INSTRUCTIONS FOR THE TASK -
Repeat everything in the listing exactly, except for the images.

DATASET EXTRACT -
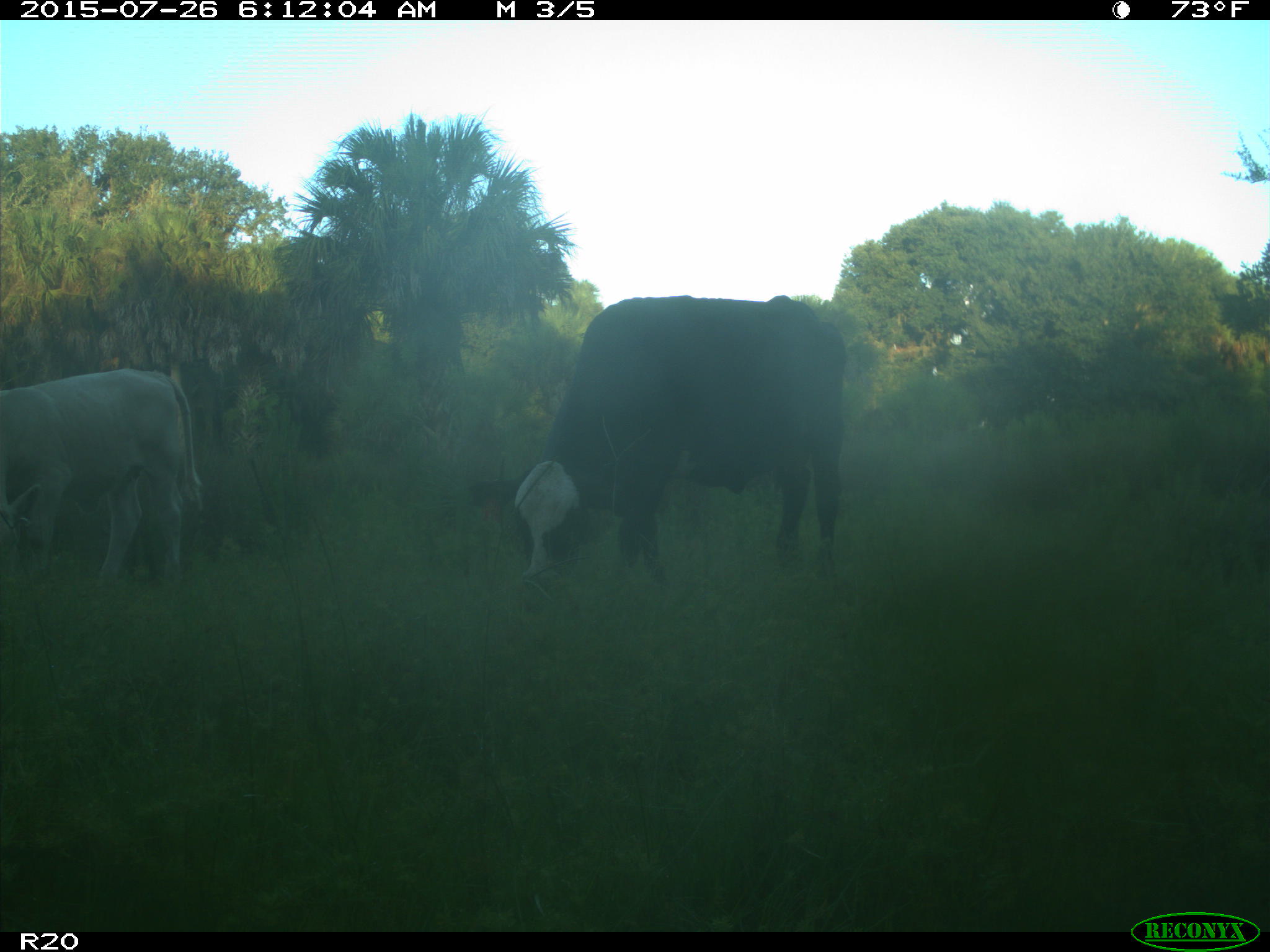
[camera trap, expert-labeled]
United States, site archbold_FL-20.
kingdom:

ANSWER SPACE -
[camera trap, expert-labeled]
United States, site archbold_FL-20.
kingdom:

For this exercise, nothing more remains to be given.